# OpenGHG for data providers: uploading and classifying data

The OpenGHG platform has the ability to interpret and standardise data from multiple different sources. For measurement networks, this currently includes data from the following projects:

- AGAGE
- DECC
- LondonGHG

and can be expanded to include more as appropriate. At present, after being uploaded once this data will be available to access directly on the platform.

The standardised format aims to be CF and CEDA compliant (as long as the necessary metadata is provided).

## Manual upload

The current interface allows new measurement data to be uploaded directly to the platform by passing the data files along with a set of keywords so the data can be appropriately identified and categorised.

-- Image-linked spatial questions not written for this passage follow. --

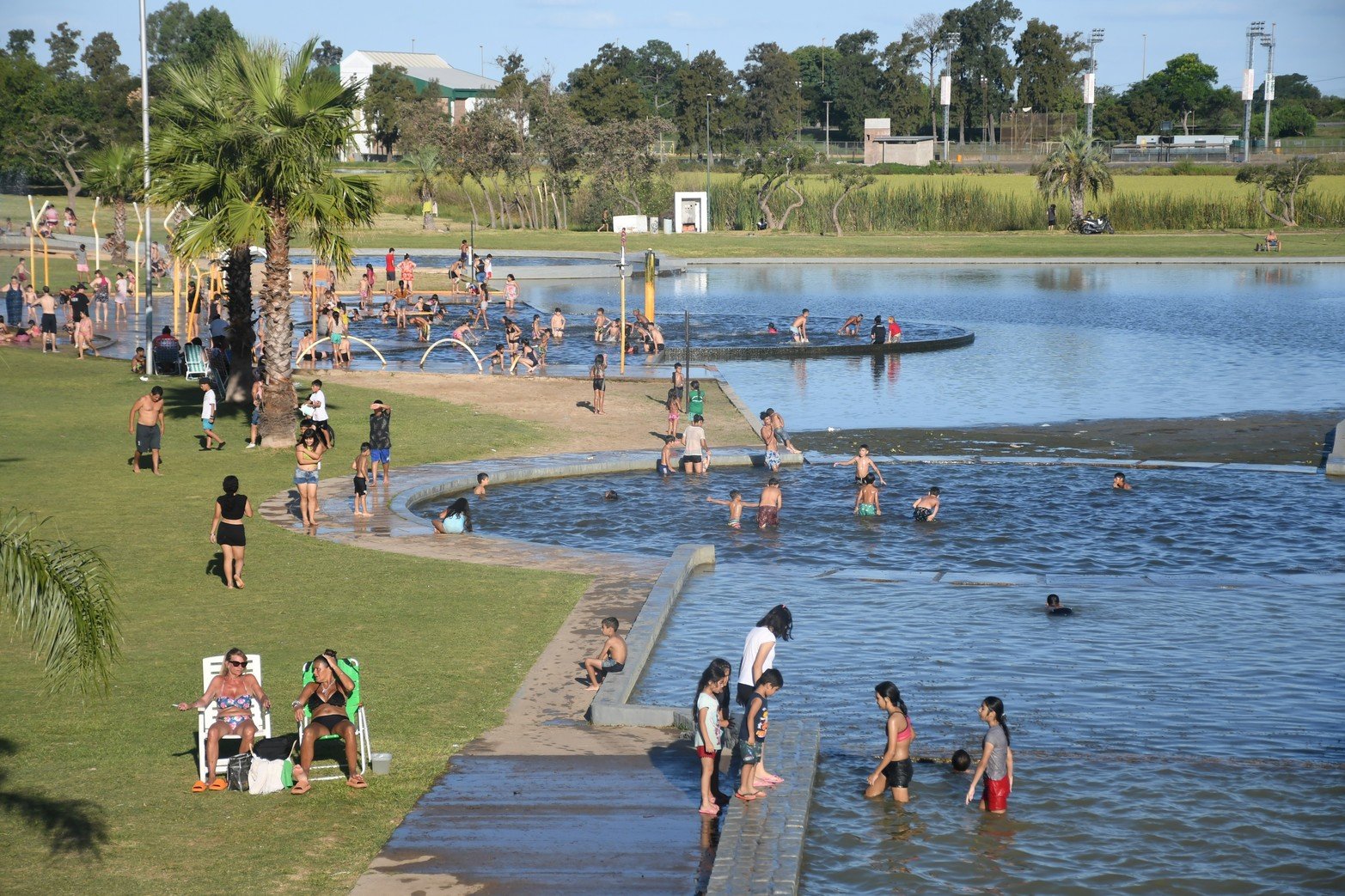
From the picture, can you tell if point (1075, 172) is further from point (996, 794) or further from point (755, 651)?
point (996, 794)

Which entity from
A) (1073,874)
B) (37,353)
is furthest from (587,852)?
(37,353)

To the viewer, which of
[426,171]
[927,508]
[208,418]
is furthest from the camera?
[426,171]

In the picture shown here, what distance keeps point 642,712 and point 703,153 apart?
12602 cm

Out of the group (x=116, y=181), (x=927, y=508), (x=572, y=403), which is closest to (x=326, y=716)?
(x=927, y=508)

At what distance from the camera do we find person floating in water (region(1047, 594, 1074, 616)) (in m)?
15.6

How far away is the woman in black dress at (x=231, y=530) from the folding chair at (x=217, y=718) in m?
4.28

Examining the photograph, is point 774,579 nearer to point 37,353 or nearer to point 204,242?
point 204,242

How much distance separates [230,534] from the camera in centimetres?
1557

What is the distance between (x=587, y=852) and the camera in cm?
911

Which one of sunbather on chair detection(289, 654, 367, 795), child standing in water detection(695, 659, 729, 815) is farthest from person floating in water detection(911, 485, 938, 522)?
sunbather on chair detection(289, 654, 367, 795)

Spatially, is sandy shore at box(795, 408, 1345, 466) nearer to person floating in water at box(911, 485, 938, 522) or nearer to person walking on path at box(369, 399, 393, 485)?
person floating in water at box(911, 485, 938, 522)

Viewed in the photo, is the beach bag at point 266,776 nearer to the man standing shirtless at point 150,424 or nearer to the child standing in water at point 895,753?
the child standing in water at point 895,753

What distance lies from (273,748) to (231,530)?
5770mm

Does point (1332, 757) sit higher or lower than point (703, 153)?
lower
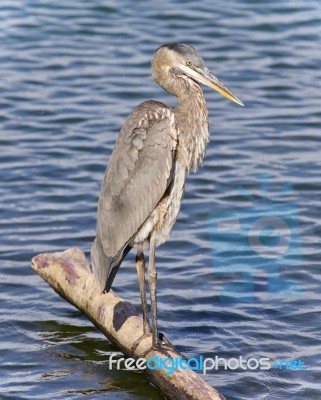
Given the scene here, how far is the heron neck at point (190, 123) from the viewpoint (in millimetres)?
7809

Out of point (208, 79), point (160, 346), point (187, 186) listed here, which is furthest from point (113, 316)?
point (187, 186)

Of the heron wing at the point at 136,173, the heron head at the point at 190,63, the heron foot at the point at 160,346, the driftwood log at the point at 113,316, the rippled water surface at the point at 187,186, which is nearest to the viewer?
the driftwood log at the point at 113,316

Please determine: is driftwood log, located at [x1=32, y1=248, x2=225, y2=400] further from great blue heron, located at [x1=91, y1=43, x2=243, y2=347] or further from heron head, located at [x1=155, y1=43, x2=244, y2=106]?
heron head, located at [x1=155, y1=43, x2=244, y2=106]

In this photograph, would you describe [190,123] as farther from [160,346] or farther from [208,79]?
[160,346]

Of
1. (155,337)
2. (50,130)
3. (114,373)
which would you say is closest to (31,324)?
(114,373)

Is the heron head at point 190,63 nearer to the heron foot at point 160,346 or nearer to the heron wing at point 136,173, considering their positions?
the heron wing at point 136,173

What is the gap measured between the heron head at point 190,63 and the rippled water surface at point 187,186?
199cm

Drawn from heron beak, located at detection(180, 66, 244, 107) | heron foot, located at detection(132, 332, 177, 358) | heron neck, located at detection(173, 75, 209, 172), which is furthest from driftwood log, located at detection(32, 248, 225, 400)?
heron beak, located at detection(180, 66, 244, 107)

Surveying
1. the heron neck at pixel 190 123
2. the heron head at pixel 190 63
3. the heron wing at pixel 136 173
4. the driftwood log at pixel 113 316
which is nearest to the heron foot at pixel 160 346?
the driftwood log at pixel 113 316

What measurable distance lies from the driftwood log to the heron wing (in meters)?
0.44

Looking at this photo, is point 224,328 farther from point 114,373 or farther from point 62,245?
point 62,245

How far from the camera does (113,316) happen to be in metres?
7.75

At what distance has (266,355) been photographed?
8.32m

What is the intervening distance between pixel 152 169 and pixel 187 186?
13.6ft
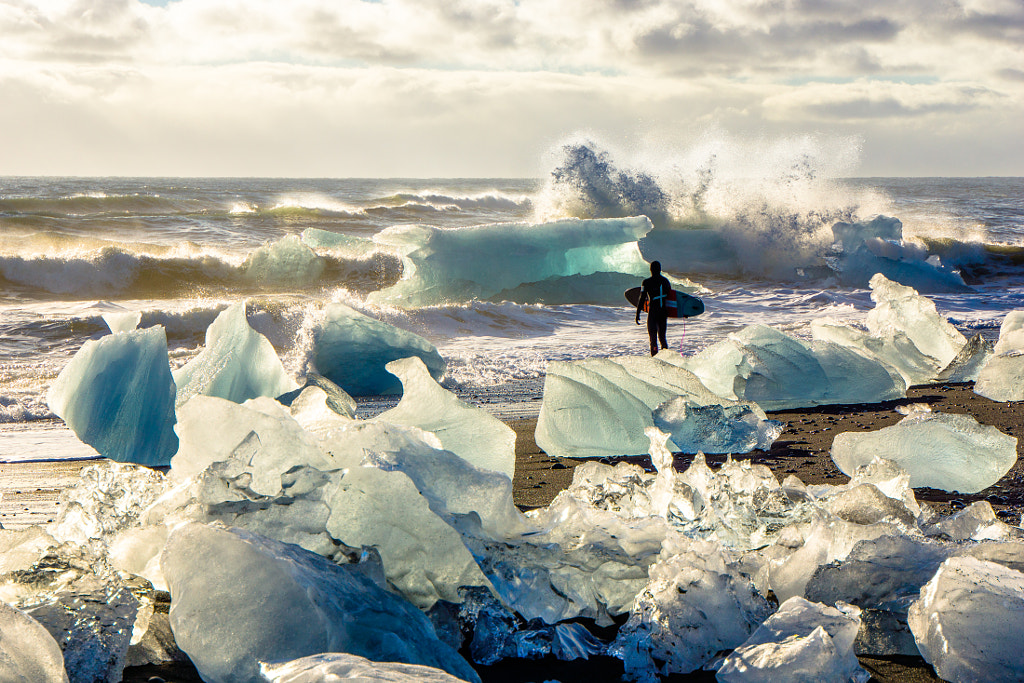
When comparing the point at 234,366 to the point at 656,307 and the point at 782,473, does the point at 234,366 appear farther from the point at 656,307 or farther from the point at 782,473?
the point at 656,307

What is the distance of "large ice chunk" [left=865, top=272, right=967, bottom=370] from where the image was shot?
20.4 feet

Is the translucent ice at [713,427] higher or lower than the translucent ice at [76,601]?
lower

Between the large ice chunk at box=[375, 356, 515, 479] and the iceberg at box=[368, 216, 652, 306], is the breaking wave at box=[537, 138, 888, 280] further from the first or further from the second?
the large ice chunk at box=[375, 356, 515, 479]

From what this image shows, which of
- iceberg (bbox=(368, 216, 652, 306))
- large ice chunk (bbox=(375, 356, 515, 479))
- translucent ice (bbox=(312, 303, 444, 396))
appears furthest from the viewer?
iceberg (bbox=(368, 216, 652, 306))

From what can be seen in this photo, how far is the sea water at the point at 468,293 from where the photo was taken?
7.30 m

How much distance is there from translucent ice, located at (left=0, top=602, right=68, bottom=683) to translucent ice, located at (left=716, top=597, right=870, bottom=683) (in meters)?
1.35

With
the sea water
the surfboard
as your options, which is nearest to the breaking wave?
the sea water

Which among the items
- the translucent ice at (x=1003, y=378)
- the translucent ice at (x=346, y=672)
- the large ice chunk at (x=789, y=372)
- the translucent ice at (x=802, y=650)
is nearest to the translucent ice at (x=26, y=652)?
the translucent ice at (x=346, y=672)

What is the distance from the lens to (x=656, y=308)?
6797 mm

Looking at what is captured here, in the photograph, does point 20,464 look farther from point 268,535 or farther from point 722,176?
point 722,176

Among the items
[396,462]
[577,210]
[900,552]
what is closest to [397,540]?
[396,462]

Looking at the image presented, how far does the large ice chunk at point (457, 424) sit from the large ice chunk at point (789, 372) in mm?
2504

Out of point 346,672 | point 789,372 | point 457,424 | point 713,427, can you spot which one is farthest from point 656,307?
point 346,672

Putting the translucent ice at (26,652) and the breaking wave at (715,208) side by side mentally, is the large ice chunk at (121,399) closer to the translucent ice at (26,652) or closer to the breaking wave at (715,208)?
the translucent ice at (26,652)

For instance to upload a data file or files from the Billsdale site (site code "BSD") within the DECC network this could be uploaded and stored within the OpenGHG cloud store using the key words:

- data_type of "CRDS"
- site code of "BSD"
- network of "DECC"

The data_type here indicates the expected format of the data files themselves. This can be specific to the type of instrument being used, a site or a particular network (more details below).

In [None]:
from openghg.modules import ObsSurface
from openghg.localclient import find_files, process_files, RankSources
from openghg.processing import search
from pathlib import Path

folderpath = Path("/home/gar/Documents/Devel/RSE/openghg/data/demo/timeseries")

data_folders = {
    "CRDS": folderpath.joinpath("CRDS"),
    "GCWERKS": {"GCMD": folderpath.joinpath("gc_gcmd"), 
                "GCMS": folderpath.joinpath("gc_gcms"), 
                "medusa":folderpath.joinpath("gc_gcmd") },
}

find_files(data_folders=data_folders)

To find and process all the files in a single step we can use the `process_files` function

In [None]:
# process_files(data_folders=data_folders)

#### Aside:

Accepted data types at the moment include:

- CRDS (data from CRDS instruments, typically within the DECC and AGAGE networks)
- GCWERKS (data from GC instruments, typically within the AGAGE network)
- NOAA
- THAMESBARRIER
- BEACO2N

## Automated upload

For each site data providers will be given an API key. This will tie the data uploaded to a pre-defined set of metadata. There will be multiple ways of uploading data, either using the OpenGHG Python interface or more directly using `curl`.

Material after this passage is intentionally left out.